A World War I novel follows a platoon of British volunteers who eventually fight in the disastrous Battle of the Somme.
The facts in this fictional story are well known to the most casual student of history. World War I—“The Great War”—begins in 1914. In Britain, patriotic young men rush to sign up. They will teach Germany an unforgettable lesson in three or four months. Instead, four years later, an exhausted Europe realizes that there has never been butchery on such a scale, and nowhere so brutally as the 1916 Somme offensive, when the Allies tried to break through a massive trench line. Over 20,000 British troops lost their lives in just the first two hours. But what will really draw readers into Temple-Smith’s (The Story of Elijah, 2005) novel are the vivid sketches of the Brits in the second platoon of the “St. Marylebone Rifles.” There is 2nd Lt. Arnold Snow, considering it his duty to volunteer and acquitting himself well. There is Frank Claybourne, a petty thief who enlists after he accidentally kills a mark. There is Alec Millcross, who sees this war as the ticket to becoming a famous poet. There is Lord Roland Selway, son of the Duke of Dornoch, who rebels against an arranged marriage. Joining them are Fred Quill, retired after an honorable career but wanting one more chance to serve, and Cpl. Seamus O’Malley, whose philosophy embodies whatever profits Seamus O’Malley. There are many more, of course, some who make it back alive and some who don’t.
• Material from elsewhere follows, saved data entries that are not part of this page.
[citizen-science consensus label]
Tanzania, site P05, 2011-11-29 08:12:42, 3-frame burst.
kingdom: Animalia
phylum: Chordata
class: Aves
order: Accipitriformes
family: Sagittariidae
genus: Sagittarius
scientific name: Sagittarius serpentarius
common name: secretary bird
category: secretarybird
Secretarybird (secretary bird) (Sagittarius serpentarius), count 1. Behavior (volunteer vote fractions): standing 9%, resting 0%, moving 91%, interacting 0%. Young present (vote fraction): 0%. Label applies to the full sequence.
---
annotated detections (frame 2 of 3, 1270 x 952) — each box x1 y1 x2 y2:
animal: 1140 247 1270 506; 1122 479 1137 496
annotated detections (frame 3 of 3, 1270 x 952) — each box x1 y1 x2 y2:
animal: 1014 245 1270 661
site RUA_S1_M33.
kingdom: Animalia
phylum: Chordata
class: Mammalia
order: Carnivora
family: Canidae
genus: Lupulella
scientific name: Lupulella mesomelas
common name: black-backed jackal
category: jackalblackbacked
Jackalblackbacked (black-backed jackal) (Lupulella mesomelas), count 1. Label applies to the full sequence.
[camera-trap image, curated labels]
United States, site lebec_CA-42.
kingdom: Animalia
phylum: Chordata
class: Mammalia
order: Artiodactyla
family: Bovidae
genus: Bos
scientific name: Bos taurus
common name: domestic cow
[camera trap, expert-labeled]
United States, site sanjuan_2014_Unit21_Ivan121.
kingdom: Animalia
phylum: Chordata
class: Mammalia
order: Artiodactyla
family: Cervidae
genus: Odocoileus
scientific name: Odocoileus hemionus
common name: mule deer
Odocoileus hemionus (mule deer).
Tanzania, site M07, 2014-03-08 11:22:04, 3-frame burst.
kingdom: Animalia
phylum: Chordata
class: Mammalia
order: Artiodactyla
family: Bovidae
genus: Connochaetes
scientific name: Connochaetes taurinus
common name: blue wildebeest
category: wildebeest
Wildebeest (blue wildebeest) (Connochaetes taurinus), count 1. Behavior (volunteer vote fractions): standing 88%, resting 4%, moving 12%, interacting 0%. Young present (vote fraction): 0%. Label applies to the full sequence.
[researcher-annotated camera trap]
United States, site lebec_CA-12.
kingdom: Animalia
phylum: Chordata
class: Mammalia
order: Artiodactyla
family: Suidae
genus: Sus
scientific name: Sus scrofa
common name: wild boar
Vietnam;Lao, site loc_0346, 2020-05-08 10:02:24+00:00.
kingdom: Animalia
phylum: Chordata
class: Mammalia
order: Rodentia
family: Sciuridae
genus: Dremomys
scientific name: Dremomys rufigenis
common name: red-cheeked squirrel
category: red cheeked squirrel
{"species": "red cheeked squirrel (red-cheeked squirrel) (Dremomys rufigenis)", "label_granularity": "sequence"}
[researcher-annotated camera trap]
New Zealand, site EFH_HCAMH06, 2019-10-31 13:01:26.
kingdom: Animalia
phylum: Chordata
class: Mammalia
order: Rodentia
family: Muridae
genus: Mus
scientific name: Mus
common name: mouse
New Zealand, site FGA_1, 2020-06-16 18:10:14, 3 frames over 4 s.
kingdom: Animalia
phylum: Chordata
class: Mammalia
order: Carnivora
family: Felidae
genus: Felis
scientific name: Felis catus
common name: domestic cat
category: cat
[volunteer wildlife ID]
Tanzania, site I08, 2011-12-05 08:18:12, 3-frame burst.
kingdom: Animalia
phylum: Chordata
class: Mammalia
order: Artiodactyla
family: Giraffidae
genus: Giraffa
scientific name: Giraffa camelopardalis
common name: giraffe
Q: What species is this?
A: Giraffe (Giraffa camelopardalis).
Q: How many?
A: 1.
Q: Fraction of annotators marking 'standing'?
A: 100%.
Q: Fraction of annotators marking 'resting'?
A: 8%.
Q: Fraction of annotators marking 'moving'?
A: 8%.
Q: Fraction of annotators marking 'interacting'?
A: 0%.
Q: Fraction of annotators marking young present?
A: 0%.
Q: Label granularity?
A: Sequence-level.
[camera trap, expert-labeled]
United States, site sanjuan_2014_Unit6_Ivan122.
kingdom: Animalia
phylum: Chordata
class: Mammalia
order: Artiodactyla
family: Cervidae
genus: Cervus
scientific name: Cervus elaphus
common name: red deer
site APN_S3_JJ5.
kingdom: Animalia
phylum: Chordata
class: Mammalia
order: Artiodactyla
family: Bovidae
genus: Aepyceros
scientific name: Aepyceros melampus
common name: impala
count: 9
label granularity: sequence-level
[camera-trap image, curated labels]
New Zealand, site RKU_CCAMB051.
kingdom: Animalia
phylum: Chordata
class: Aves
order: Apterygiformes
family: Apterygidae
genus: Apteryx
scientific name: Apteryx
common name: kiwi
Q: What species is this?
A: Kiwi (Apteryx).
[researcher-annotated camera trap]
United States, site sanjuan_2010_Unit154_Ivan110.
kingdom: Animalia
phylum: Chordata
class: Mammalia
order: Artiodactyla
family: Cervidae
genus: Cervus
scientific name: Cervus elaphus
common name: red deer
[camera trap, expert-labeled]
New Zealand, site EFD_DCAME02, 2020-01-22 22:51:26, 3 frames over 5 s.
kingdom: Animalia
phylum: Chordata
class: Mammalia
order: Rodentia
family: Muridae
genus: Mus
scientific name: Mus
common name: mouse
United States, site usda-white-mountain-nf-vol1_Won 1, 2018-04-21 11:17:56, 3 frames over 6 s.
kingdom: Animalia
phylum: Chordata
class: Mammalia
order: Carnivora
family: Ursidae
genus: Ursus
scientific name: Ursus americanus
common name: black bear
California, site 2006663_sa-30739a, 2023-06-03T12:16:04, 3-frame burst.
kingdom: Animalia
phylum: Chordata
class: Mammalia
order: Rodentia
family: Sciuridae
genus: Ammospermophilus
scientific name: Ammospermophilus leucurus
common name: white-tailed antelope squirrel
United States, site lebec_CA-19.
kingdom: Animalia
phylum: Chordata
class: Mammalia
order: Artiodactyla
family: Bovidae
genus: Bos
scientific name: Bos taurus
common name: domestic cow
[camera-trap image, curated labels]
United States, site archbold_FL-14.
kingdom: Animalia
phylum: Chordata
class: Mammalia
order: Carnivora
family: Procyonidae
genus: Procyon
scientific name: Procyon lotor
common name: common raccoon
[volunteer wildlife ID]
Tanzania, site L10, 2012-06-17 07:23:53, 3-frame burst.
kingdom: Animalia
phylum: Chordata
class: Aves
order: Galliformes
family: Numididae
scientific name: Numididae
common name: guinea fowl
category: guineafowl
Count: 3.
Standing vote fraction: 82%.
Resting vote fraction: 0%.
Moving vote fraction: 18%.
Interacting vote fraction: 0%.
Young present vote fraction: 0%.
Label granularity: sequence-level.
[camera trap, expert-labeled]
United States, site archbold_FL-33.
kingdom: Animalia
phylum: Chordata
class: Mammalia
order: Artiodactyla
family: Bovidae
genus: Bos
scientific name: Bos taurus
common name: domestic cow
But all are meticulously portrayed. Focus is paramount: Every early chapter is devoted to one of these soldiers and—a fearful symmetry—the last section skillfully reveals how each man lived or died in the carnage. The author’s prose is reserved, traditional—British. His writing style is well suited to the era’s spirit and often elegiac: “Victory in 1918 did not usher in an age of tranquility and comfort, but as far as they could, after their own fashions, at their own stations in life, and with varying degrees of success, these men who remained led reasonably contented lives. They all did their best.” There is no lack of World War I novels, but the audience will find that reading Temple-Smith’s book is both a pleasure and a privilege.
An engrossing and moving war drama with a strong cast of indelible characters.